What was this better part, if not a greater love for our Lord, merited by a more perfect return? Martha served, Mary listened and meditated. Martha was standing, Mary was seated at the feet of the Lord. Martha was complaining, Mary was silent. Between these two forms of affection so differently expressed, it is impossible to hesitate in declaring that of Mary better. Jesus of necessity said she was the preferred one, and preferred with this promise that her better part would be reserved to her forever.

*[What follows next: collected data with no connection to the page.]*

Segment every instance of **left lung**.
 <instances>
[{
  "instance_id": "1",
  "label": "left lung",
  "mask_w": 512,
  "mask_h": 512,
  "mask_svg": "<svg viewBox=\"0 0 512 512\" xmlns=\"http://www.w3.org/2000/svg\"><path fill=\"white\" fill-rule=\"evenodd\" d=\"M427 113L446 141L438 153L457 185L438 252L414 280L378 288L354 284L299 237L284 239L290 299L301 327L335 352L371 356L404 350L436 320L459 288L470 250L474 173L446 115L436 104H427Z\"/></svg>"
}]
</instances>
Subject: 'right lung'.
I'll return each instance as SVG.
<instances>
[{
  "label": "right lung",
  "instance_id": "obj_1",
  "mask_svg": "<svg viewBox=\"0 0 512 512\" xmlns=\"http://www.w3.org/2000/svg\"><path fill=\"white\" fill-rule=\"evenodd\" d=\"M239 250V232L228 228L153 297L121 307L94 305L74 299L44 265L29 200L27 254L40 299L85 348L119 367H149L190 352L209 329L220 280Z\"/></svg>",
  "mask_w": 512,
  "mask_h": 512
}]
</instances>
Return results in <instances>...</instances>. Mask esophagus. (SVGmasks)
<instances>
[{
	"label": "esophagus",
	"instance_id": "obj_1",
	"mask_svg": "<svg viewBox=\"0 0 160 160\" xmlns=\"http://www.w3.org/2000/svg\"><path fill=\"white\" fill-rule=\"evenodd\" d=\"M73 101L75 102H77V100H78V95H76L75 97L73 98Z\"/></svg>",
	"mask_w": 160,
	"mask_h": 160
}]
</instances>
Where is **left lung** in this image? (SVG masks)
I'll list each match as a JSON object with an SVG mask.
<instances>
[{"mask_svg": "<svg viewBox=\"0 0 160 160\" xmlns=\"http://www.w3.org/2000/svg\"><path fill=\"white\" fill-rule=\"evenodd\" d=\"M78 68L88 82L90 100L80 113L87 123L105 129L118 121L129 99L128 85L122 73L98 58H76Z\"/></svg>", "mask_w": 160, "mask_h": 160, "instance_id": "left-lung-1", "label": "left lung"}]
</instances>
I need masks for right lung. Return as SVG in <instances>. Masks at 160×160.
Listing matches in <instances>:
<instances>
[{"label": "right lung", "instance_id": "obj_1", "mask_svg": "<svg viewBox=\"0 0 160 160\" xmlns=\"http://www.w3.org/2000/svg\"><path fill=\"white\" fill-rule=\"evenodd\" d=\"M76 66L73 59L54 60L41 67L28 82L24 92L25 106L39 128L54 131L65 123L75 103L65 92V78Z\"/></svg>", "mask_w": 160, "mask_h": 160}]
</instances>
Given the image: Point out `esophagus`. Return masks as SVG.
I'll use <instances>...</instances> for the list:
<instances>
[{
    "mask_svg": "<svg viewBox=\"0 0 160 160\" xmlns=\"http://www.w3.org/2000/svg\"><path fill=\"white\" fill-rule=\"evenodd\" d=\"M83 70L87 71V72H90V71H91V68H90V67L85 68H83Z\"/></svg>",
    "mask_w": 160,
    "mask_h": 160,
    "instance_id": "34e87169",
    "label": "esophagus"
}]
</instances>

But who was this Mary who had succeeded in the love of Christ in reaching such an exalted abdication of everything except contemplation and meditation! St. John is careful to inform us from the second sentence of his account. Hardly has he named Mary than he interrupts himself to tell us! It was this same Mary who anointed the Lord with an unguent, and who dried his feet with her hair. Clearly, the apostle attaches some significance to making her known to us, and in making her known by an action which does not allow us to confuse her with any other woman of the Gospels. If any other woman had anointed the Lord with an unguent, and dried his feet with her hair, this action, being no longer applicable to a single individual, would no longer indicate clearly that it was Mary of Bethany. Moreover, St. John wanted to indicate her clearly, and he wanted to do so, because the very act he used to distinguish her from all other living creatures, was an extraordinary act, unique, sublime in his eyes and worthy of being remembered for all time. Several women followed Jesus and waited upon him; several had for him a love worthy of the Son of Man and the Son of God, of the Son of God by the chaste adoration of a supernatural tenderness, of the Son of Man by the care they took of this infirm nature which he had assumed for us. But only one woman amongst them all had had the inspiration to anoint with perfume and to dry his wet feet with her hair like a linen cloth. This last detail reveals one soul alone. There are actions that can be repeated by the same soul who has conceived them, but that cannot be copied by another. Twice a woman threw herself at the feet of the Lord; twice a woman poured over them the liquid of a priceless perfume and dried them with her hair, but even if the Gospel had not hinted at it, even if tradition had been silent, we could be certain that there was here one sole source of inspiration, and that, if the anointing occurred twice, there was only one heart to conceive of it and only one hand to perform it, just as there was only one God to receive it.